Sometimes, taking a look at a problem from a different angle makes it look different. As a recent meme showed, a six and a nine are the same marks, just viewed from different angles. I don’t know who originally created this image; if you do, drop me a line and I’ll give them all the credit.
There are a lot of reasons for your organization to consider continuous integration and continuous delivery (CI/CD). A quick Google search can show lists of reasons, mostly technical or business-related, that attempt to give enterprise IT impetus to move toward the various forms of DevOps. But a solid set of reasons, discussed occasionally, is worth considering because it has a separate appeal.

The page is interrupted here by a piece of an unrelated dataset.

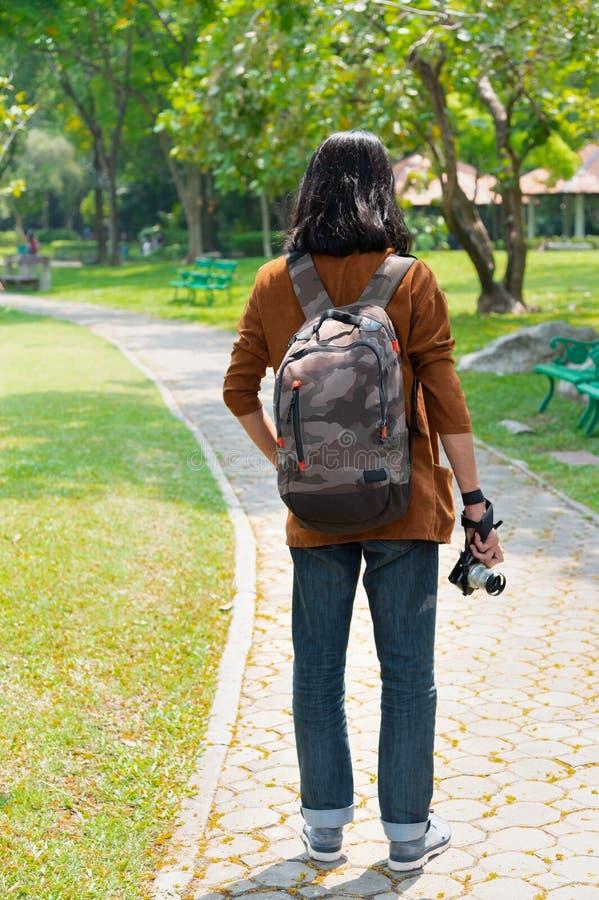 Le dos des hommes qui se promènent et regardent dans le jardin, il porte un sac à dos et tient un appareil photo image stock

IT staff are people. They have the needs of people. They have (or lack) the skills of people. And they respond as people. Answer the following questions, and consider what your answers might mean for your organization:
- Twitching. Can your caffeine consumption and amount of sleep be tracked by the release cycle?
- The Pain. Do you have stress headaches based on work?
- Must. Not. Look. Are you still—or even more—stressed when you are away from work, even avoiding email when not on call?
- Those Guys. Do many in your organization see IT as an anchor that drags behind the ship, slowing it?
- Slippage! We Have Slippage! Does the phrase, “Yeah … the deadline slipped” not even cause you to raise an eyebrow anymore?
- Total Manhours: 1,440, assuming no full moons. Do development timelines mostly get expressed in terms of months or even years, and even then everyone expects the number is too small?
- And Then, We Put it on a Floppy… Are there areas of the development/deployment cycle that you avoid looking too closely at, or everyone rolls their eyes when the topic comes up?
- Ask Bob. No One Else Has a Clue. Are there critical software systems with just one or two people who can keep them running in your org?
- We’ll Test in Production! Is “due to deadline slippage, we have less time for testing” normal and expected, not even causing you to think of the implications anymore?
- Now That We Can Use it, that Chicken Dance Requirement for Order Entry Is … Not good. Are business-owner changes to requirements happening at the last minute, after the business sees how the functionality/flows of the system work, and can actually start using it?
- This Would All Be Better if Your People Learned to Use Left-Handed Smoke Shifters. When someone in the business starts talking glowingly about strange new development technology X, you start mentally calculating when you’ll find time outside of work to research it.
- Release Recovery. Is there always a period after rollout that critical development staff are kept on the project to fix problems that occur in production?
- Operations Claims That … Are the names of other IT departments used as swear words by App Dev?
Sure, I’m being a bit tongue-in-cheek, but am I wrong? A ton of people and organizations actually feel many of these items. It would be unsurprising to hear your organization is one of them.
And these are good reasons to consider CI/CD. Sure, we could dress them up with business or technical reasons based upon them, but the reality is that human overload, stress, burnout, and avoidance are reason in and of themselves – if for no other reason than they are symptoms of organizational inefficiency.
If you are suffering from any of these symptoms, read the articles here on DevOps.com, and others easily found on the web. Consider one of the excellent CI/CD books on the market, talk to trusted dev tool vendors about their CI/CD tools. See if the stories told by those who have implemented CI/CD is where you would like to end up.
It might just cut down on those headaches. But it won’t free you from developing in JavaScript. There is no silver bullet, after all.